A happy boss can lead a happy startup. You need to take that goodwill you gained from being good to yourself and apply it to all the people who work for you. Remember, they are helping you further your idea and your creation. Even though they may be getting paid, they are spending their time helping you. Think about inexpensive things you can do to make your employees feel good about their jobs. Maybe you can buy lunch or treats for your employees once in a while. Make your workspace a fun and positive place to spend time. Letting someone work at home sometimes doesn’t cost you a thing and may gain you higher productivity. Someone who appreciates the freedom to telecommute once in a while may repay the kindness by doing a bang-up job on the work—and remaining loyal to your company longer.
Being good to your employees doesn’t only mean giving them perks. Think of your workplace as a second home. No one wants to live in a house where people scream at each other and tension is thick. No one wants to work at a place like that either. Do your best to keep any personal baggage out of the workplace, and let the only drama be waiting to hear if you’ve made a big sale. It seems obvious, but there are many bosses and employees out there who don’t know where to put the boundary between their personal lives and their work lives. It creates an uncomfortable environment for everyone.
BE AWARE OF THE CULTURE YOU’RE CREATING. Think about companies you admire and try to emulate them. Do they have a ride-share service, a stocked fridge, or educational speakers? What kinds of policies and ideas would create a place that you would want to work?

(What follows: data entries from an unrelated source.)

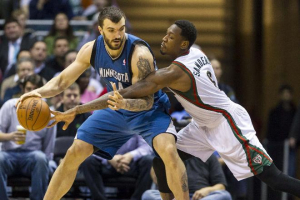 Larry Sanders of the Bucks has a tough time trying to contain Timberwolves big man Nikola Pekovic, who finished with 27 points. <br/>Reuters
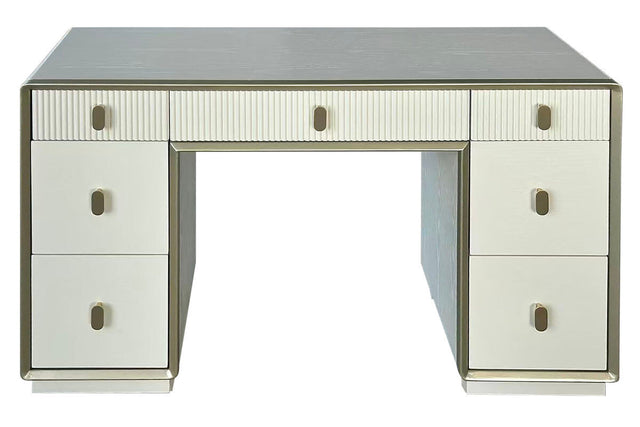 Cream-colored dressing table featuring seven drawers with a mix of smooth and ribbed fronts. The table has a sleek design with a subtle metallic trim and round handles.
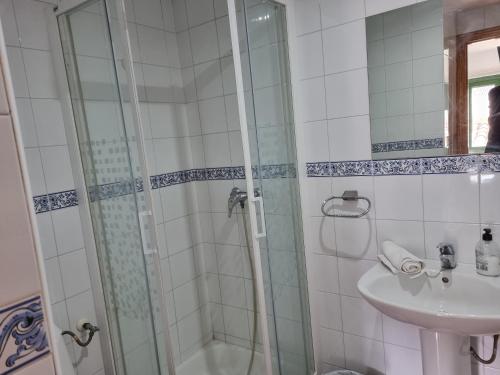 a bathroom with a shower and a sink at NcantadaROOMS in Tragacete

If you like to collaborate around big conference room tables for six hours at a time and have everyone order in lunch, you are creating a different kind of culture than someone who likes to have everyone work at home and telecommute. If you do your best thinking on walks and you choose a workspace with windows that open for fresh air, you’re creating a different culture than a business where everyone sits in low-walled cubicles and can see and hear everyone working around them. None of these are inherently good or bad models. Your business culture needs to represent you and the type of environment that makes you and the people you work with the most productive and happy.

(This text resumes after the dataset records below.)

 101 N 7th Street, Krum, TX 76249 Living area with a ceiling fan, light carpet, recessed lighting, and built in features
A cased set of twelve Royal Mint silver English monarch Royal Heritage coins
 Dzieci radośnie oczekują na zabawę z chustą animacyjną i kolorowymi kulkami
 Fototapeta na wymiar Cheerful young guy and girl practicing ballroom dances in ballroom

THINK ABOUT HOW YOUR TEAM WORKS TOGETHER. Does everyone require peace and quiet to think and write? Do people need communal spaces to collaborate? Try to incorporate this type of efficiency into your work environment as well.

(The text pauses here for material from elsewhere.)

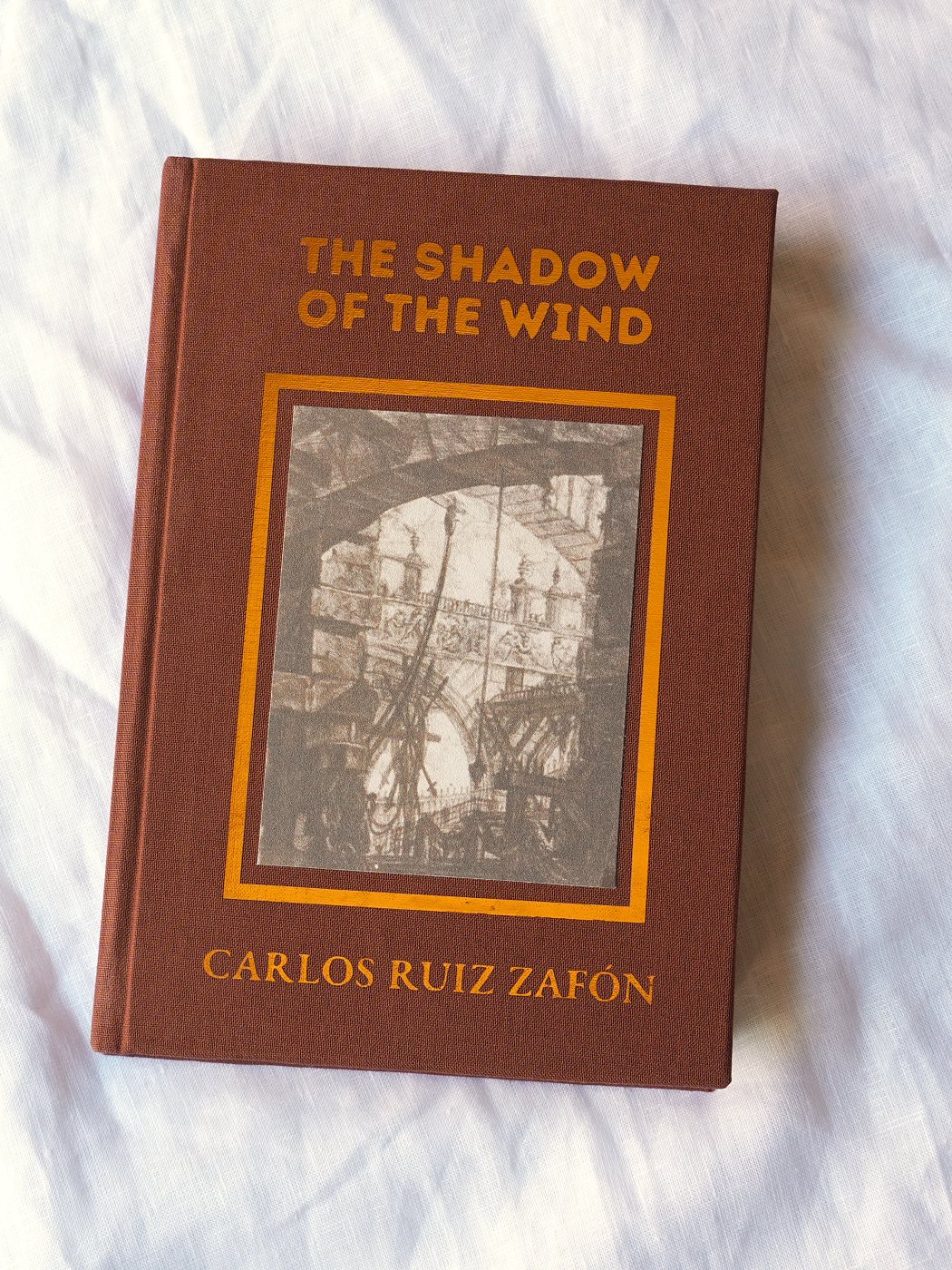 The Shadow of the Wind rebound in oxblood cloth, a Piranesi etching set into the front board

Your business culture is a combination of the physical office space you have—whether it’s your garage or a swanky rented loft space—and less tangible aspects like ethics and communication style. Some bosses hate to hear criticism of any kind. Maybe they feel like criticism cuts down the thing they are trying to create, or they view it as a form of disloyalty. Other bosses set regular meetings for feedback, always looking to fine-tune and adjust business practices based on what is working and what isn’t. Think about how you feel about criticism. Does it make you feel insecure? It’s pretty normal if it does, so maybe you don’t want to hear it in person. Maybe you want to send out anonymous surveys from time to time. Try not to shy away from constructive feedback. It’s very easy to grow nearsighted when we’re working closely on a venture and forget to see it in context. Rely on people you trust to give you that perspective and to help you work out the kinks.